→ **OPDRACHTEN**:
1/ Geef voor elk van de beweringen (a), (b) en (c) aan of ze overeenkomt met het fragment over de reiskosten, met ja of nee en de doorslaggevende woorden uit dat fragment letterlijk geciteerd. (a) Het hof beschouwt het verwijt over de reiskosten als onterecht. (b) Volgens het hof hoefde er geen sprake te zijn van een onherstelbaar verstoorde verhouding. (c) Een officiële waarschuwing wordt genoemd als mogelijke vorm van correctie.
2/ Zet het fragment over de reiskosten voort, aansluitend op de laatste zin ervan.

→ **FRAGMENT**:
Het terechte verwijt met betrekking tot de te grote uitgaven voor reiskosten rechtvaardigt naar het oordeel van het hof evenmin ontbinding op de g-grond, nu mede gelet op de duur van het dienstverband geen sprake hoefde te zijn van een onherstelbaar verstoorde verhouding. Niet duidelijk is gemaakt waarom niet volstaan had kunnen worden met een harde maar duidelijke correctie in de vorm van bijvoorbeeld terugvordering van de ten onrechte betaalde reiskosten en een officiële waarschuwing.

→ **UITTREKSEL DATASET**:
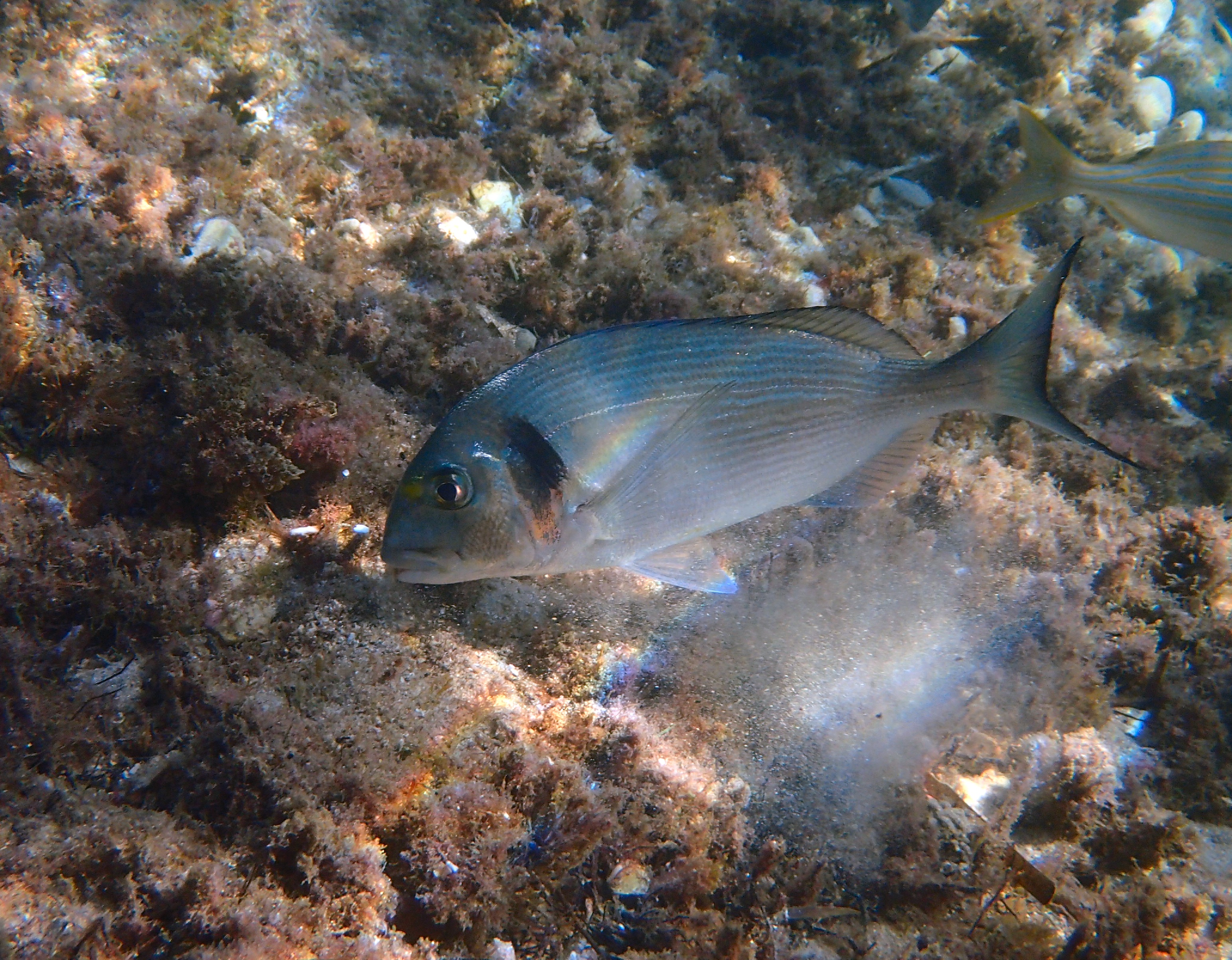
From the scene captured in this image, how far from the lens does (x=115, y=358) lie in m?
2.62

→ **ANTWOORDEN PER OPDRACHT**:
1/
(a) Nee: "Het terechte verwijt met betrekking tot de te grote uitgaven voor reiskosten"
(b) Ja: "geen sprake hoefde te zijn van een onherstelbaar verstoorde verhouding"
(c) Ja: "een harde maar duidelijke correctie in de vorm van bijvoorbeeld terugvordering van de ten onrechte betaalde reiskosten en een officiële waarschuwing"

2/
5.12
Het beroep op de h-grond is door FHCN in haar ontbindingsverzoek uitermate kort toegelicht. Zij heeft daarbij volstaan met te wijzen op gebleken verschil van inzicht ten aanzien van het te voeren (financiële) management over FCHB. Zoals uit de eerste zin van overweging 5.11 volgt, is dat geen antwoord op de vraag die aan de orde is. Ook tijdens de mondelinge behandeling in eerste aanleg is de h-grond niet nader onderbouwd, zoals volgt uit de overgelegde pleitnotities en het proces-verbaal.
Nu in hoger beroep eveneens een andere, wel steekhoudende, onderbouwing is uitgebleven, komt het hof tot de conclusie dat er geen reden was voor ontbinding op de g- of h-grond. In zoverre slaagt grief 3.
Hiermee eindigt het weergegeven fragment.